### Aim
In the bbpe documentation below, what happens to the corpus when you run bbpe chunk-train?

The base 256-byte vocabulary and learned merges never participate in this normalization; only special tokens are renumbered.

Chunk Training (experimental)

bbpe chunk-train slices the corpus into fixed-size windows, trains independent vocabularies, and merges them via user-selectable strategies (support, frequency, etc.). Duplicate chunk caching, entropy filtering, and reporting are built in so you can prototype large corpora without huge memory spikes.

Library Primer

use bbpe::{Trainer, TrainerConfig, IngestConfig, PreprocessorConfig, PreprocessorKind};

let trainer_cfg = TrainerConfig::builder()
    .target_vocab_size(4096)
    .min_frequency(2)
    .preprocessor(PreprocessorConfig {
        kind: PreprocessorKind::UnicodeWhitespace,
        split_probability: 0.9,
        seed: Some(42),
    })
    .build()?;
let trainer = Trainer::new(trainer_cfg);
let ingest_cfg = IngestConfig::builder().chunk_size(0).build();
let artifacts = trainer.train_from_paths(&["firmware.bin"], &ingest_cfg)?;
artifacts.model.save_huggingface("tokenizer.json")?;

// Hierarchy
let small = artifacts.model.derive_with_vocab(2048)?;
small.save_huggingface("tokenizer-2048.json")?;

Trainer::train_from_jsonl(&[JsonlSpec]) mirrors the CLI --jsonl behavior.

Python Interoperability

All tokenizers are Hugging Face JSON artifacts:

from tokenizers import Tokenizer

model = Tokenizer.from_file("tokenizer.json")
encoding = model.encode("\x7fELF", add_special_tokens=False)
print(encoding.ids)

Development & Testing

cargo fmt
cargo clippy --all-targets --all-features -- -D warnings
cargo test
# Optional sanity check before publishing
cargo package

License

Apache-2.0

### Supplied information
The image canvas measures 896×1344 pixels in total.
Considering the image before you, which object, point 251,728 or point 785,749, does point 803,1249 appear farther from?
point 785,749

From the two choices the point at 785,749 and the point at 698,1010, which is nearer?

### Finished answer
It is sliced into fixed-size windows, independent vocabularies are trained on them, and those vocabularies are merged using user-selectable strategies such as support or frequency.